Por conseguinte, conforme demonstrado ao longo de todo este trabalho, há quem sustente que os benefícios a serem concedidos na colaboração premiada só podem se ater àqueles previstos na Lei que a rege - Lei n. 12.850/13, sendo que qualquer extrapolação seria considerada ilegal e, portanto, nula.

Há também quem entenda que podem ser concedidos benefícios diversos dos permitidos em lei, mas desde que encontrem algum subsídio legal capaz de embasar uma analogia, mesmo que a lei seja de outra esfera do Direito que não a penal.

E por último, há quem defenda a ampla e praticamente irrestrita concessão de benefícios extralegais, em razão da liberdade de negociação das partes, que buscam firmar um contrato civil, regido sob as regras do direito civil, que prevalecem sobre as regras do processo penal tradicional, partindo, desta forma, de uma visão interdisciplinar da colaboração premiada.

Porém, ainda que permitidos os benefícios para além das disposições da Lei de Organizações Criminosas, as “inovações” deverão respeitar os limites dos direitos e garantias fundamentais, e da própria Constituição Federal, que rege o ordenamento jurídico brasileiro como um todo.
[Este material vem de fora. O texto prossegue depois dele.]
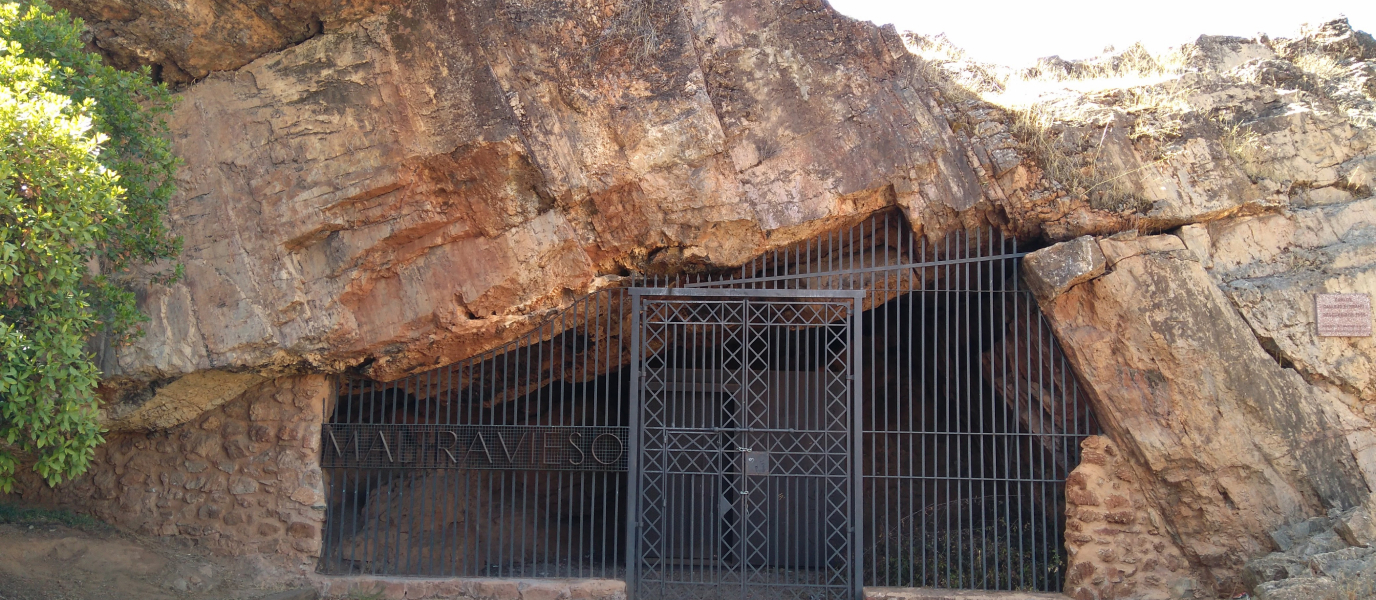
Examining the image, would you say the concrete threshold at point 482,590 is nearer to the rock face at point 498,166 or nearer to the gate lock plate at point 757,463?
the gate lock plate at point 757,463

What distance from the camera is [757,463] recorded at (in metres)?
7.02

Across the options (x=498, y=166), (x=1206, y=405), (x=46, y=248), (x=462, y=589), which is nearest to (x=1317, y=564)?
Result: (x=1206, y=405)

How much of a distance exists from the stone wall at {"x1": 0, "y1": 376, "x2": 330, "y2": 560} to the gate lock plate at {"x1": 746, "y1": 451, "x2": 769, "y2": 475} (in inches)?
137

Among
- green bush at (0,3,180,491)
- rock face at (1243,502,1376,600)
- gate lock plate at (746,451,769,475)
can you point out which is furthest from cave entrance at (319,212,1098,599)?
green bush at (0,3,180,491)

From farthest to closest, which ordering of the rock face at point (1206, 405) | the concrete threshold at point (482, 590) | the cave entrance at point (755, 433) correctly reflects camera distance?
the cave entrance at point (755, 433) → the concrete threshold at point (482, 590) → the rock face at point (1206, 405)

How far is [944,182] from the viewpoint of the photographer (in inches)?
288

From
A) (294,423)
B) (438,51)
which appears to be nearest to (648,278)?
(438,51)

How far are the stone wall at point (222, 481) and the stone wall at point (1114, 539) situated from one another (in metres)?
6.08

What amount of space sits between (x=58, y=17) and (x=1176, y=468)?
28.1ft

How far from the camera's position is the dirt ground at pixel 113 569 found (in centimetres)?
590

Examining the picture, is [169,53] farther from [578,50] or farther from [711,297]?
[711,297]

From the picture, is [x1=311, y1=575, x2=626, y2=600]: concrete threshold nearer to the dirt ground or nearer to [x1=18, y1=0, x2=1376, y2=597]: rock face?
the dirt ground

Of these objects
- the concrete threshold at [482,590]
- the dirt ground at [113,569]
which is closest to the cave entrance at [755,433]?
the concrete threshold at [482,590]

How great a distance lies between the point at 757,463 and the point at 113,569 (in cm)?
481
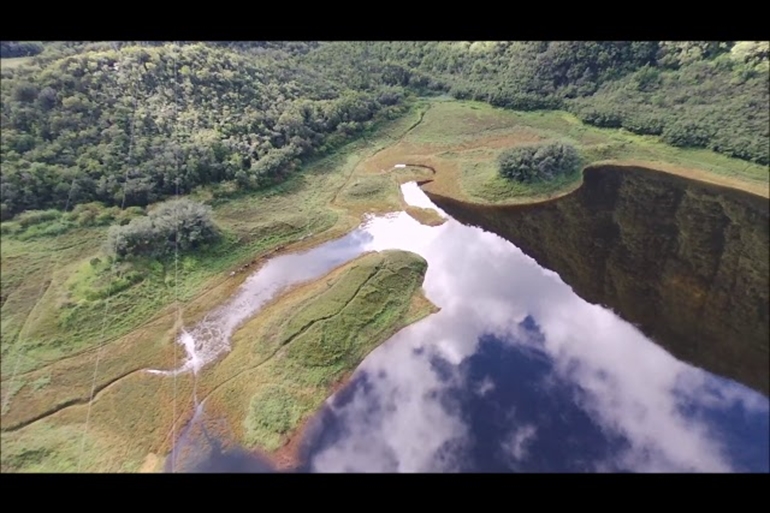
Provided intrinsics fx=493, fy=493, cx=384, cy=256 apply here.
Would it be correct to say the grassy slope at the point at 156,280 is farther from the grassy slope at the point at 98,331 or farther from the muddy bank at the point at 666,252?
the muddy bank at the point at 666,252

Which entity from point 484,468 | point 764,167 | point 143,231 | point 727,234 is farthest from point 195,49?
point 764,167

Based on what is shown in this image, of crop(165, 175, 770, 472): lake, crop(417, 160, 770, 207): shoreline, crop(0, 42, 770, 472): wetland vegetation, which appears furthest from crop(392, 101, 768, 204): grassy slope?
crop(165, 175, 770, 472): lake

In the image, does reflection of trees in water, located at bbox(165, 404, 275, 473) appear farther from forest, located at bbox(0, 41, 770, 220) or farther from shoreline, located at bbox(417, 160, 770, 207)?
shoreline, located at bbox(417, 160, 770, 207)

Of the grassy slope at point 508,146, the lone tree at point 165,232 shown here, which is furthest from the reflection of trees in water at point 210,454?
the grassy slope at point 508,146

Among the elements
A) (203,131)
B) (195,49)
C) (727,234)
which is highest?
(195,49)

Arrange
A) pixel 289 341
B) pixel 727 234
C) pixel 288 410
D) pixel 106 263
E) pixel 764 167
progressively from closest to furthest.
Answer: pixel 288 410
pixel 289 341
pixel 106 263
pixel 727 234
pixel 764 167

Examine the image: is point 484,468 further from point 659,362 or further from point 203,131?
point 203,131

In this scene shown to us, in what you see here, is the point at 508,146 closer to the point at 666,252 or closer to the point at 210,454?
the point at 666,252
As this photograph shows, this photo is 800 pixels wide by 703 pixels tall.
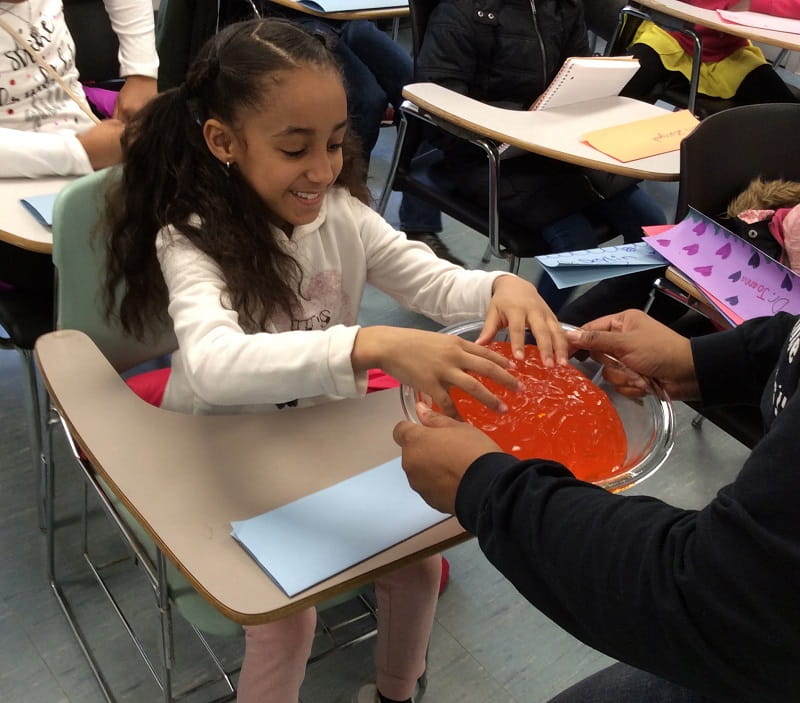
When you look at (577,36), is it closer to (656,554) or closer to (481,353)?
(481,353)

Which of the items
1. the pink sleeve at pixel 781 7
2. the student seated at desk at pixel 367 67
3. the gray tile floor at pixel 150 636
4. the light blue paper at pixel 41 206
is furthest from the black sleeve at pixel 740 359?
the pink sleeve at pixel 781 7

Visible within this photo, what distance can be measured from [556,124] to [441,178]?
1.23ft

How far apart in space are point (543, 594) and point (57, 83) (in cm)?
156

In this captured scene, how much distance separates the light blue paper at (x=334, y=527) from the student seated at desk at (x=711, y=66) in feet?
8.61

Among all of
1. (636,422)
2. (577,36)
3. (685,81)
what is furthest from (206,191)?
(685,81)


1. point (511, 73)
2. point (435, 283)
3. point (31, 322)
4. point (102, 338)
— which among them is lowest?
point (31, 322)

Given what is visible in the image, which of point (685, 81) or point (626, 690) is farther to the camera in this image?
point (685, 81)

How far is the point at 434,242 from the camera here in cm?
312

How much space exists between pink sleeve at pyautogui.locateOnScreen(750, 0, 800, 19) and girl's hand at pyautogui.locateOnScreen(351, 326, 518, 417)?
317cm

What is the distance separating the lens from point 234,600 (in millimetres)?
803

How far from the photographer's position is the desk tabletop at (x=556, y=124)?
1.93 metres

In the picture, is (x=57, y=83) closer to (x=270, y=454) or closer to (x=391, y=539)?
(x=270, y=454)

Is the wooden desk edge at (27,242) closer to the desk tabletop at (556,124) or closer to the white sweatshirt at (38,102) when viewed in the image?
the white sweatshirt at (38,102)

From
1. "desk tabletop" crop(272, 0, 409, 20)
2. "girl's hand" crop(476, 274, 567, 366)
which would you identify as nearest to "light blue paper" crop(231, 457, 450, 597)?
"girl's hand" crop(476, 274, 567, 366)
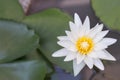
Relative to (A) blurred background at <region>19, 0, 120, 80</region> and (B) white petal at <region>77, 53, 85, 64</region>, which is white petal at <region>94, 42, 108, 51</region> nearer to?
(B) white petal at <region>77, 53, 85, 64</region>

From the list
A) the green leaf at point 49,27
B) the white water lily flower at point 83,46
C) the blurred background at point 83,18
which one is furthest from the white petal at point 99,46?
the blurred background at point 83,18

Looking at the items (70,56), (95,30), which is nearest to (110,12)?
(95,30)

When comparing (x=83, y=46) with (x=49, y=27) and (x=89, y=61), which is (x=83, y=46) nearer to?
(x=89, y=61)

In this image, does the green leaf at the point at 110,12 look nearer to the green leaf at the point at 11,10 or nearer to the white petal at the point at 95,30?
the white petal at the point at 95,30

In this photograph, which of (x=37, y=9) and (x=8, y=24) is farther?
(x=37, y=9)

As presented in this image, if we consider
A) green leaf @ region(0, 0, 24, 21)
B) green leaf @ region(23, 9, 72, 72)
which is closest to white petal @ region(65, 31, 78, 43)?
green leaf @ region(23, 9, 72, 72)

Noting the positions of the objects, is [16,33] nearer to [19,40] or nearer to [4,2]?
[19,40]

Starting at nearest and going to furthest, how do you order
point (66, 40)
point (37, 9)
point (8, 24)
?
point (66, 40) < point (8, 24) < point (37, 9)

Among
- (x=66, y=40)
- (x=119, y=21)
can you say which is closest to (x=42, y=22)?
(x=66, y=40)
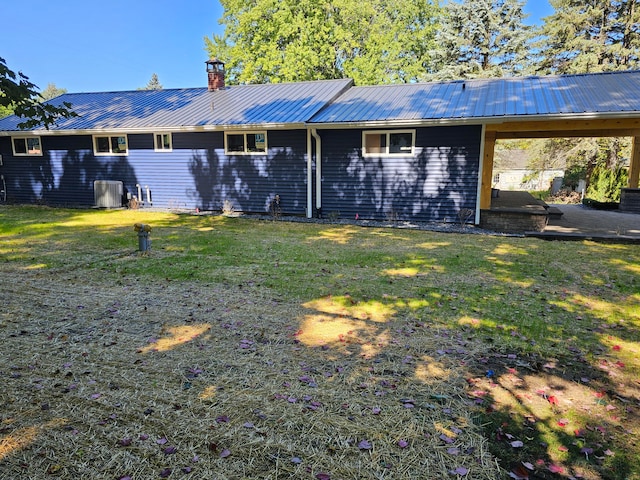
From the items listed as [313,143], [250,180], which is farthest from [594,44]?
[250,180]

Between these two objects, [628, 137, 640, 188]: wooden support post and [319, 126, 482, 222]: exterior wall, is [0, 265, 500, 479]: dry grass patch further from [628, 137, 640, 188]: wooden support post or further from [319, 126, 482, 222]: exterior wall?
[628, 137, 640, 188]: wooden support post

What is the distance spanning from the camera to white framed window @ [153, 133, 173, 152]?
12.9 m

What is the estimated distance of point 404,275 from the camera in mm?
5625

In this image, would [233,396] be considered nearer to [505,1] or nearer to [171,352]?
[171,352]

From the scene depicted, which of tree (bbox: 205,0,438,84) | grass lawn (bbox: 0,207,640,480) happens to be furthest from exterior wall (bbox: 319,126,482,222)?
tree (bbox: 205,0,438,84)

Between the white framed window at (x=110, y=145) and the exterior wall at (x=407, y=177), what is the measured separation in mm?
6928

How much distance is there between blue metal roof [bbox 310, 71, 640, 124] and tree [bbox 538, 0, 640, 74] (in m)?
11.1

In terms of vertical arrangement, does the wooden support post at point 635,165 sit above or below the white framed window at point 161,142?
below

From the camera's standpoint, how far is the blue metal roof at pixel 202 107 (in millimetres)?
11906

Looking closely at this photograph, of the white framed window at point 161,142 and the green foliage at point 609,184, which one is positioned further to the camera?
the green foliage at point 609,184

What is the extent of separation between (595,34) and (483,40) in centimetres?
564

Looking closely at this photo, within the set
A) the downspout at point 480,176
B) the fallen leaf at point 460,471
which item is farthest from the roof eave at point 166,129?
the fallen leaf at point 460,471

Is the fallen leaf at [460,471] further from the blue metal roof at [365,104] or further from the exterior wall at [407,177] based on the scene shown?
the exterior wall at [407,177]

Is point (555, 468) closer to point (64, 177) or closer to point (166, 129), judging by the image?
point (166, 129)
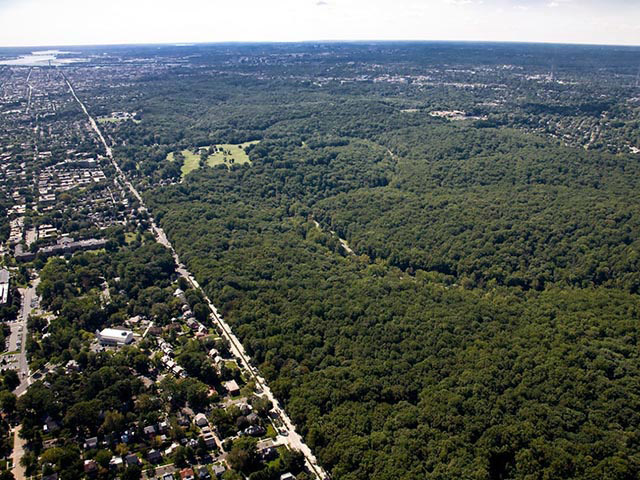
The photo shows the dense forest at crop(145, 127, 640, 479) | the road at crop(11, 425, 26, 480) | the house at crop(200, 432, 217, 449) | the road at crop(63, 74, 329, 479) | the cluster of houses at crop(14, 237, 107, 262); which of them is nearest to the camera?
the road at crop(11, 425, 26, 480)

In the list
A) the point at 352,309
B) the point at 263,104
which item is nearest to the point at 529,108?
the point at 263,104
De qualquer forma, considerando a expansão que a Operação Lava Jato concedeu aos acordos de colaboração premiada, não há como fechar os olhos ao fato de que grande parte destes acordos praticamente não se valem dos benefícios previstos no caput do artigo 4º da Lei n. 12.850/13, optando-se pela criação de novos benefícios, que melhor se amoldem aos

casos concretos da negociação em curso.

Assim, diante dessa realidade, é de suma importância que se instrumentalize de forma mais concreta e clara o procedimento do acordo de colaboração premiada, em especial com a delimitação de até onde se pode negociar, sob pena de fomentar uma insegurança jurídica baseada em debates doutrinários e jurisprudenciais teóricos que passam muito longe da prática atual.